And that implies that everyone has write access to the shared part
of the std lib, since anyone can say “I’m developing the DodgyPython
implementation, I need shared write access.”

I don’t think that implication holds. Saving the developers of
DodgyPython the work of reimplementing the python-only part of the
stdlib does not mean they have to have write access.

And Windel Bouwman likewise objected:

The developers of DodgyPython can use the shared standard library, but
do not require write access to it. They can copy paste the folder into
their own sourcecode, or they could bundle it upon installer/package
creation.

But that’s precisely what they can do now. If they don’t have write
access, it’s not shared access, is it?

The status quo is that any Python implementation can re-use the Python
only parts of the std lib, all they need to do is “copy paste the
folder into their own sourcecode”, just as you say.
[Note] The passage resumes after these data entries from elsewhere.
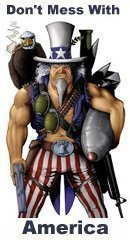 Dont mess with America ♥ 130 Comment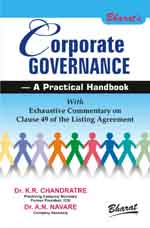 Buy CORPORATE GOVERNANCE -- A Practical Handbook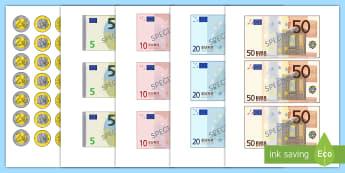 Images à découper : Les billets en euros - monnaie, devise, Europe, France, cycle 2, cycle 3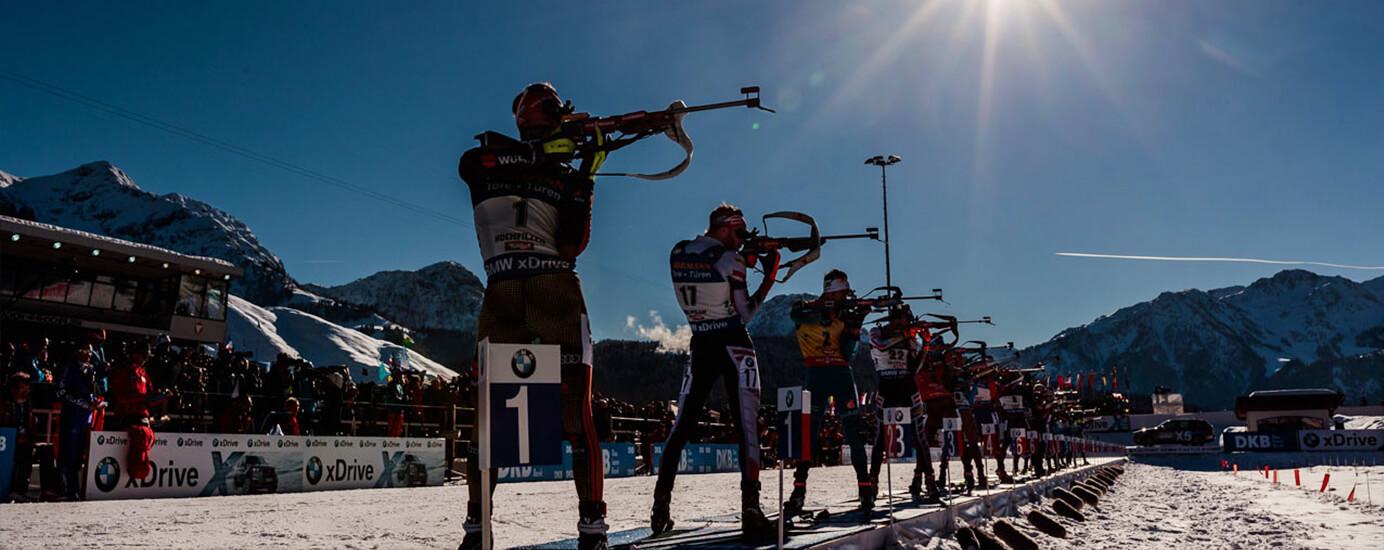 Biathlon: Schießen gegen Zeit, Wind und Puls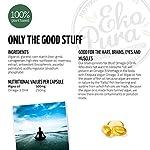 vegano-omega-3-aceite-de-algas-90-capsulas-250mg-dhacapsula-9197599-8672950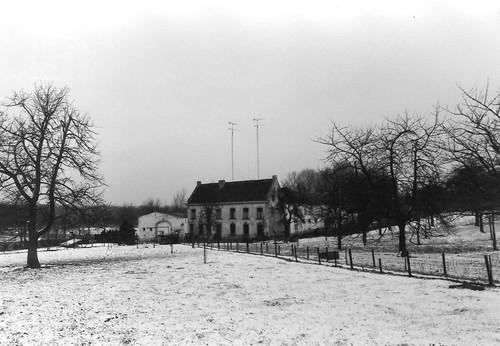 Sint-Truiden Tiensesteenweg 229-231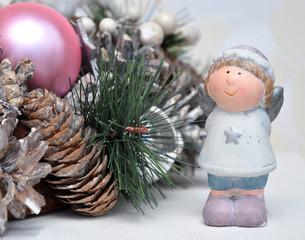 Engelchen und Weihnachtsdeko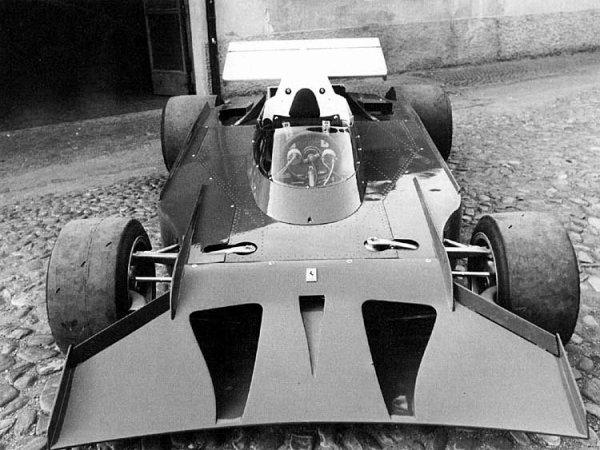 "Think Differently : Ferrari 312 B3 ""Spazzaneve"" 1972"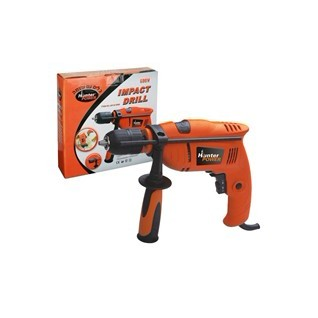 Powerful Electric Drill Hp13600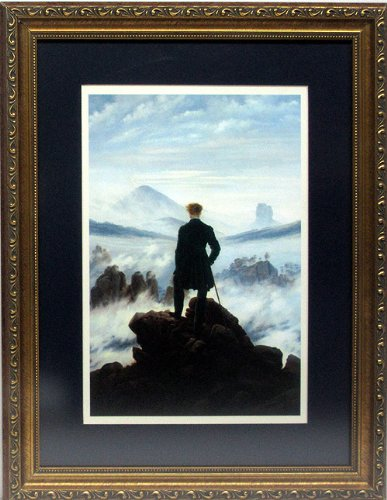 (Wanderer Above the Sea of Fog By Caspar David Custom Framed Art Print)
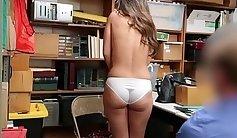 Angelika Hunter OceanHurt Montanate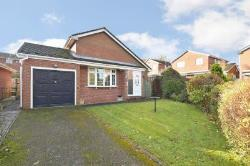 Detached Bungalow For Sale  Stoke-on-Trent Staffordshire ST11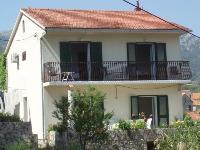 Apartment Mišković - Apartment for 4+2 persons - Hvar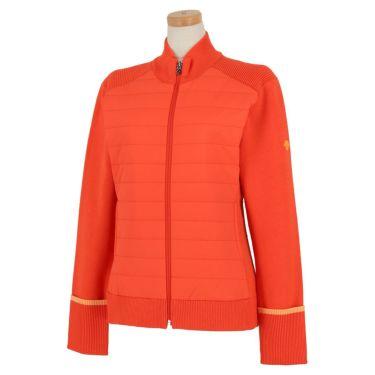 デサントゴルフ DESCENTE GOLF レディース 生地切替 中綿 長袖 フルジップ セーター DGWQJL06 2020年モデル オレンジ(OR00)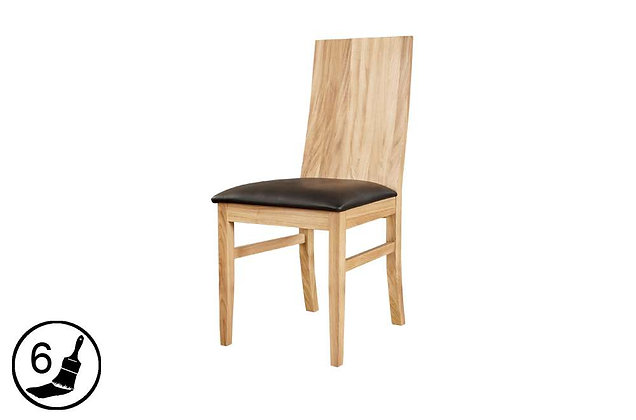 Florence Dining Chair - Black Seat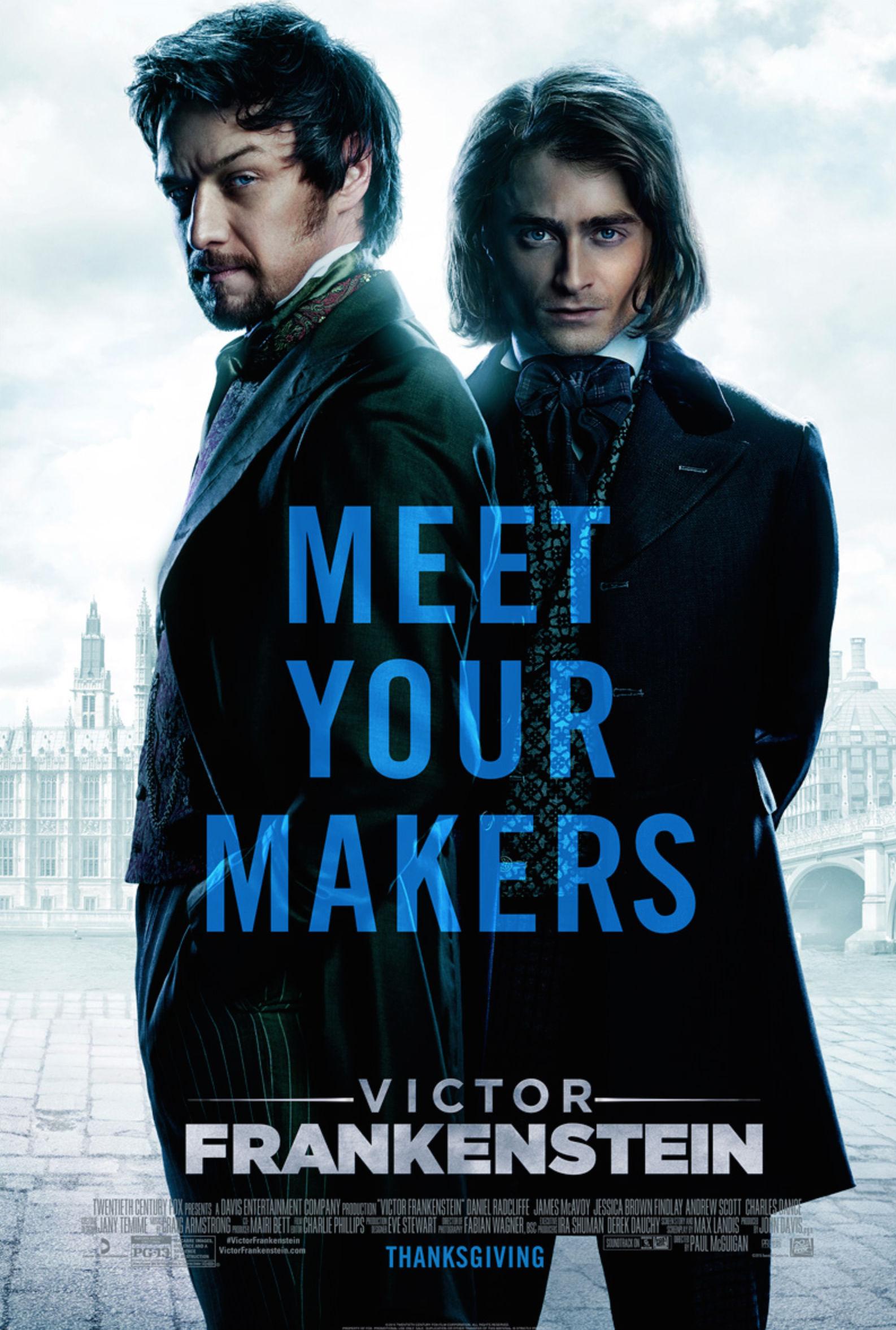 victor-frankenstein-2015-poster.jpg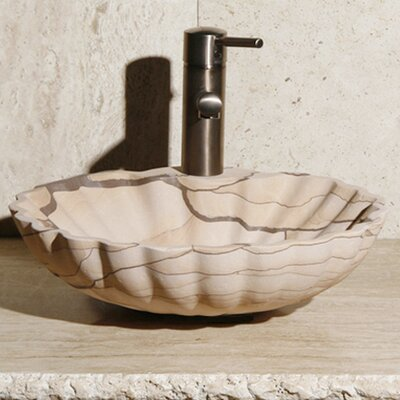 Stone Circular Vessel Bathroom Sink Sink Finish: San Dune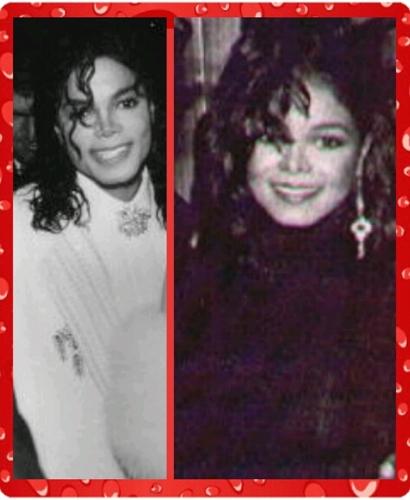 MICHAEL AND JANET JACKSON 1990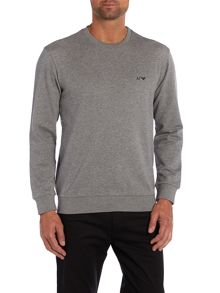 Long sleeve crew neck sweatshirt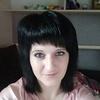 Елена, 28, г.Крупки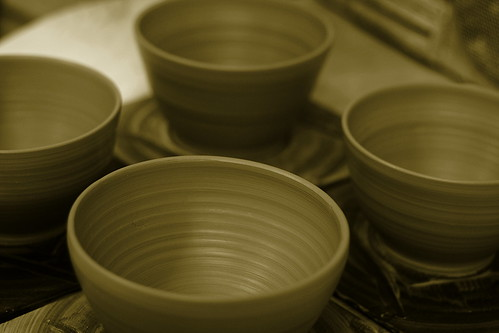 ceramics bowl pottery bowls bats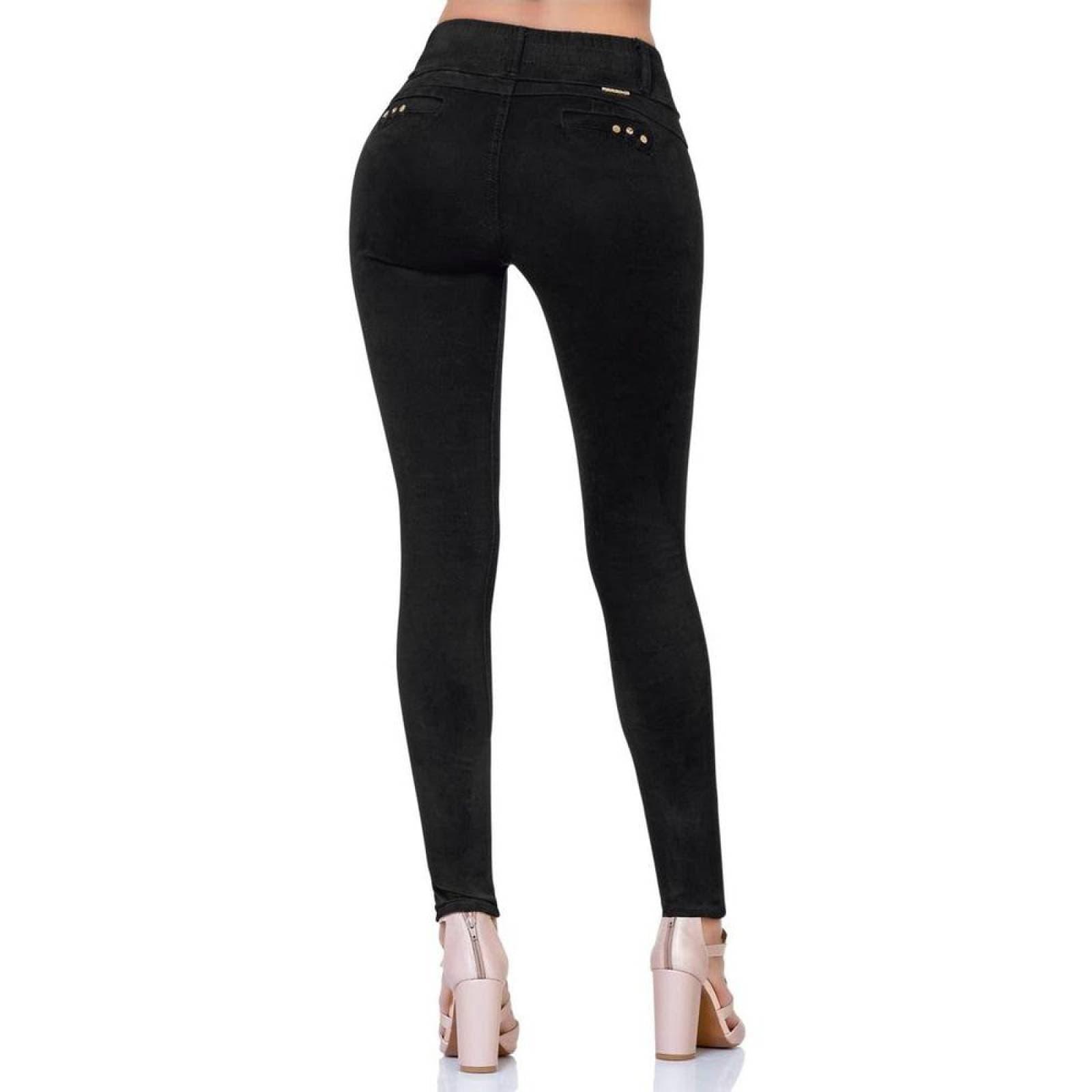 Pantalon Casual Mujer Fergino Negro 52900355 Gabardina Stretch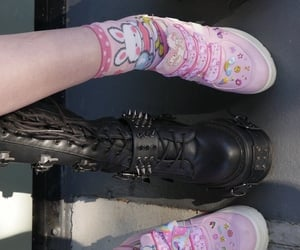 goth, punk, and babypink image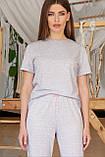 GLEM пижама Джойс-2, фото 3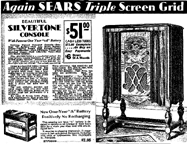 1931 Sears Catalogue Ad for the Silvertone M-1535  Radio
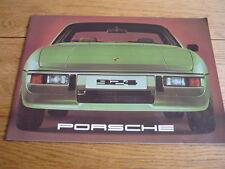 PORSCHE 924 UK PRESTIGE CAR BROCHURE 1977 jm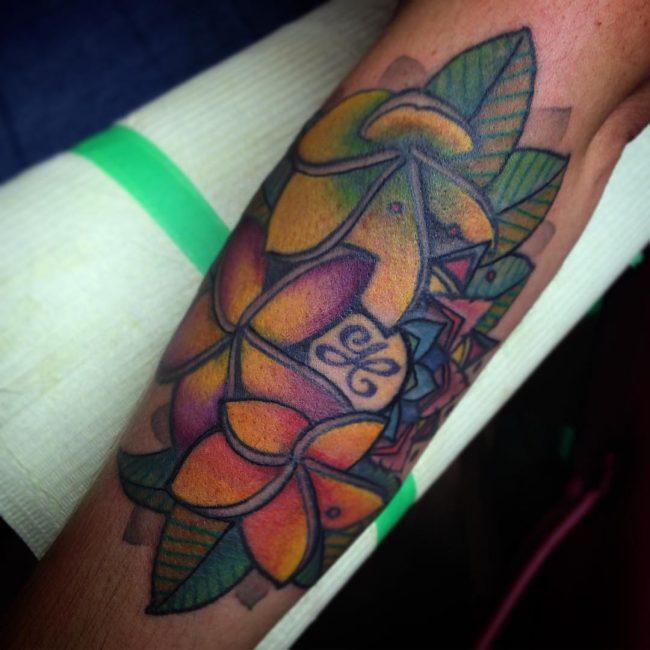 floral-tattoo-18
If that’s the only problem you want to solve, the Time Machine strikes
again and its already solved. (At least for the portion of the stdlib
that is in pure Python.)

But just as you said, copying is a one-off process, and the two copies
will eventually get out of sync. To avoid that:

each implementation has to periodically refresh their copy of the
stdlib from the CPython version;
and submit any changes they make to their copy back to CPython;
and hope that CPython accepts the changes.

In other words, in the world we live in today, CPython’s version of the
std lib is the “master copy” and has a priviledged position as the One
True version of the modules. Anyone can submit PRs to modify the stdlib,
but implementations other than CPython have no priviledged status.

Sharing the code implies that those who share it have equal status. It
won’t be just CPython that has the One True version, all implementations
will have equal write access. Otherwise, it’s not shared, it’s just
copied, which is what they can do now.

If PyPy modify a module, it will automatically be seen by all Python
implementations, not just PyPy.

(I’m not saying that the changes will appear by magic. Presumably they
will appear in seperate branches of seperate repos, or something like
that. The details of interoperability between repos will presumably need
working out. The technical details might be hard to solve, or easy to
solve, I don’t know.)

But if PyPy has write permission to the shared parts of the repo, they
effectively have write permission to the shared parts of everyone’s
repos, since that’s what shared means.

And the same applies to DodgyPython unless we act as gatekeepers,
splitting the world of Python interpreters into “trusted” and
“untrusted” implementations.

(By the way, in case it wasn’t obvious, I made up the name “DodgyPython”
to avoid singling out any actual existing implementation as untrusted.)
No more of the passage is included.